Il risultato è che le distanze tra ricchi e poveri sono aumentate, che tutte le sinistre messe insieme non superano il 40% dei voti potenziali perché non sono in grado di proporre all’elettorato un modello di società nettamente alternativo a quello che ha in mente la Meloni. Tuttavia, nello scenario di sinistre liberaleggianti e socialisteggianti, solo queste ultime sono in grado di confrontarsi con il capitalismo e con la sua matrice neoliberista.
Innumerevoli sono i temi che il testo di Cannavò mette a fuoco. Accenno a quello della comunità, intesa come valore che fu identitario delle destre ai tempi di Tönnies e Peguy ma che, dopo Adriano Olivetti, può diventarlo per le sinistre.

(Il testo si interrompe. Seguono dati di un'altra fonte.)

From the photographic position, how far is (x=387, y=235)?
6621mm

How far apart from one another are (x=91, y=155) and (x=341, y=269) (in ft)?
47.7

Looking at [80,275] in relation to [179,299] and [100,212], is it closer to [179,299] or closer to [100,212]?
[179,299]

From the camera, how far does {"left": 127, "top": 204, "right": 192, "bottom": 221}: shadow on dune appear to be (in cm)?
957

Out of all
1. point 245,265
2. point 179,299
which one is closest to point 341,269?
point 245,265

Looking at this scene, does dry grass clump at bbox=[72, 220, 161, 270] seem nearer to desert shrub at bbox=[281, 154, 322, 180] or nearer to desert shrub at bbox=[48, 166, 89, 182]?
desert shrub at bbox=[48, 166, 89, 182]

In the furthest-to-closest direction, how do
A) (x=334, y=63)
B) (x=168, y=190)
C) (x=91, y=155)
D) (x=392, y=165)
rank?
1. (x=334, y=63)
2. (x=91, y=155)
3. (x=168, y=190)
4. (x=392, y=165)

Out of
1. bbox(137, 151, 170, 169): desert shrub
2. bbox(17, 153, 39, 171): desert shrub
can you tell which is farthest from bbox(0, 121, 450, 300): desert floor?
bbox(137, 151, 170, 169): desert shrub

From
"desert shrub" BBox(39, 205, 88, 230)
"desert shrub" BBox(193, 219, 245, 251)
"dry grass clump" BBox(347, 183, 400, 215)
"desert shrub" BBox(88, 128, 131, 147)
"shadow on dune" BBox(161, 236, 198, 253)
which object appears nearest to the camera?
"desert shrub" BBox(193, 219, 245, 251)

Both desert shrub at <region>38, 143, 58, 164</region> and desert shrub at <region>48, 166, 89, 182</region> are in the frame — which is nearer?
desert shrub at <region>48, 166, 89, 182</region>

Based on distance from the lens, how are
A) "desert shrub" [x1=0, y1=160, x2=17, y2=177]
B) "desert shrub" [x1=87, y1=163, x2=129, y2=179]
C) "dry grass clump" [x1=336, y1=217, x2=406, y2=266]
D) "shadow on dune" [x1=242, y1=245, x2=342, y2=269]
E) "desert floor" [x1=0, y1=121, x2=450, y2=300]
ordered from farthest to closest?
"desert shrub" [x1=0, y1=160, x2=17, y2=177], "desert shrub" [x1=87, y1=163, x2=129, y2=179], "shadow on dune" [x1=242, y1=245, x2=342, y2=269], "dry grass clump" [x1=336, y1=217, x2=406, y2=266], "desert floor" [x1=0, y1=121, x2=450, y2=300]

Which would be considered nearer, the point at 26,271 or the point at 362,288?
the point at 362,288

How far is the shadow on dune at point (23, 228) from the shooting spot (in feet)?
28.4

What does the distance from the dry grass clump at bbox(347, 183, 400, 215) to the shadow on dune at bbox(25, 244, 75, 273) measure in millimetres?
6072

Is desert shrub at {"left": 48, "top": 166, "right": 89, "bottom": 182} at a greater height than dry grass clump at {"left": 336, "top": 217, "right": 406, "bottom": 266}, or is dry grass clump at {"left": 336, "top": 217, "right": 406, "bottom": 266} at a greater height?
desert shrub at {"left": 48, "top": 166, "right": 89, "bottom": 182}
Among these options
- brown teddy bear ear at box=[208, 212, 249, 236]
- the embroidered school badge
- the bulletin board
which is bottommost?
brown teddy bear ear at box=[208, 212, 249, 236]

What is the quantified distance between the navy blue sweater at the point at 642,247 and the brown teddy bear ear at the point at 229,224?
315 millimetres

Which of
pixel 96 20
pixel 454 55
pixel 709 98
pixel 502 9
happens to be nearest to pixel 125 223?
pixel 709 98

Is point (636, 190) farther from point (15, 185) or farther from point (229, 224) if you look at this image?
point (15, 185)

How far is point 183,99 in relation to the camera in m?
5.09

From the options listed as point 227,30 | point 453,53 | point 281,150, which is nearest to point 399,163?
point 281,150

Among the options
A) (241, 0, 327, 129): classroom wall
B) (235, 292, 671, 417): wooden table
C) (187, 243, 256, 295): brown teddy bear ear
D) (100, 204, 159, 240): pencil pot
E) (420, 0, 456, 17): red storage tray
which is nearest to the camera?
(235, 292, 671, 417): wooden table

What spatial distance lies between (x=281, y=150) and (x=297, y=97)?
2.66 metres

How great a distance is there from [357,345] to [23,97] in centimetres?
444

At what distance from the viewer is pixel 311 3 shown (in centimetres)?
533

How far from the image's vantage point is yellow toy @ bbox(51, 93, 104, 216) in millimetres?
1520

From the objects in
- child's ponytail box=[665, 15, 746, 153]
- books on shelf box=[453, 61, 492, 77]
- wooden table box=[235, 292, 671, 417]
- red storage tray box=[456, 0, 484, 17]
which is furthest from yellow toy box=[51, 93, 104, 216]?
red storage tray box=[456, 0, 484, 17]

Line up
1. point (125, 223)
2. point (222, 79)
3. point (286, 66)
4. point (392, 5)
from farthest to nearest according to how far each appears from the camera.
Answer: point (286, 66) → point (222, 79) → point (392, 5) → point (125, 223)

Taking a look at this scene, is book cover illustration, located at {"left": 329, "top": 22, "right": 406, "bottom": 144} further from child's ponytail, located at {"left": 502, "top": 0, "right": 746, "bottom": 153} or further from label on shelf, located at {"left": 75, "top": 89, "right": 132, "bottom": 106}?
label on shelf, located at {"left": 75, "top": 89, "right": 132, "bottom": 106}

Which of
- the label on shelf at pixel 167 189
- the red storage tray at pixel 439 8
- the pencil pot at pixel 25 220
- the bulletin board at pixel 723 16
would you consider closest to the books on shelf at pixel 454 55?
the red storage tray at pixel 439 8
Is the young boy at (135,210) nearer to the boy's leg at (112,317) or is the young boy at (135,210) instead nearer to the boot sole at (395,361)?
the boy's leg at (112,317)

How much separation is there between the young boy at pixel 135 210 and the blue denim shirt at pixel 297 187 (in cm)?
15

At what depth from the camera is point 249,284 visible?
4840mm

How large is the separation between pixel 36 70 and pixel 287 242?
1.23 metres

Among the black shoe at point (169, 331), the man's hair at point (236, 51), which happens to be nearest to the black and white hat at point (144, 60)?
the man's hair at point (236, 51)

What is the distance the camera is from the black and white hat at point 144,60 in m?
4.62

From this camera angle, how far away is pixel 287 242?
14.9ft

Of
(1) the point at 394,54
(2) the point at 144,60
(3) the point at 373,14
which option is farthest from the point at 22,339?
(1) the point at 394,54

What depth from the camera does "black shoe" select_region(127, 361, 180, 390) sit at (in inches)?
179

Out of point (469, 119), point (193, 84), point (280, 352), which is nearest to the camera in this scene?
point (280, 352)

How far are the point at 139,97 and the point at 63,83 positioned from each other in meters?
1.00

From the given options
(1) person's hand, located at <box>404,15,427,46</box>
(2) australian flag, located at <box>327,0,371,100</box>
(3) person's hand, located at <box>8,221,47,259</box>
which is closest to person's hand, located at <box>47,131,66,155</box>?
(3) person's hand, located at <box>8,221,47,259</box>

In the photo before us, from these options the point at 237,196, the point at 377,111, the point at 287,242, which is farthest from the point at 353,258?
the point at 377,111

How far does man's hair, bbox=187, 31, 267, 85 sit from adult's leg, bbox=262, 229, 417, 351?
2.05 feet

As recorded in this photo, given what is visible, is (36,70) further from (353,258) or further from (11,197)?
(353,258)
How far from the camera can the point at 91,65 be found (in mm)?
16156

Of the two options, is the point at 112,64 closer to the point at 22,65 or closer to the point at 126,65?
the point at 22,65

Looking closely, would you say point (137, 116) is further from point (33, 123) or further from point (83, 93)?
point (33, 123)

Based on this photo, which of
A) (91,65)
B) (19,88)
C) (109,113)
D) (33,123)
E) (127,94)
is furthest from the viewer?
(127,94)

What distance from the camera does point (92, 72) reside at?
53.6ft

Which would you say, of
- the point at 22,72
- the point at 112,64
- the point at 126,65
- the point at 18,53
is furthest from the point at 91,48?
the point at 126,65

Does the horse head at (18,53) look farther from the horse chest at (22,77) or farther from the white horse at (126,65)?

Oppure penso al tema del lavoro, che resta centrale in tutti i programmi delle sinistre benché, di fatto, ormai rappresenti appena un decimo della durata di vita dei cittadini, anche di coloro che, come direbbe Maurizio Landini, “per vivere hanno bisogno di lavorare”. Anche se il progresso tecnologico ci avvicina alla liberazione dal lavoro, ciò non toglie che liberarsi dal lavoro non risolve i problemi delle disuguaglianze di genere o della salvezza ecologica.
Insomma, siamo di fronte a un salto epocale e le sinistre, se vogliono gestirlo, debbono liberarsi della politica-spettacolo, appropriarsi di una rinnovata strumentazione critica, recuperare il valore e la forza dell’ideologia.
L’analisi spietata ma rigorosa della crisi in cui versano le sinistre, offerta dal libro di Cannavò, si placa in un capitolo finale dove viene avanzata una ricca serie di convincenti proposte per trarre queste sinistre dalla palude in cui sono impantanate. Prendono così nuova luce e vigore i concetti di lavoro, classe, genere, ideologia, libertà, comunità, uguaglianza e fraternità.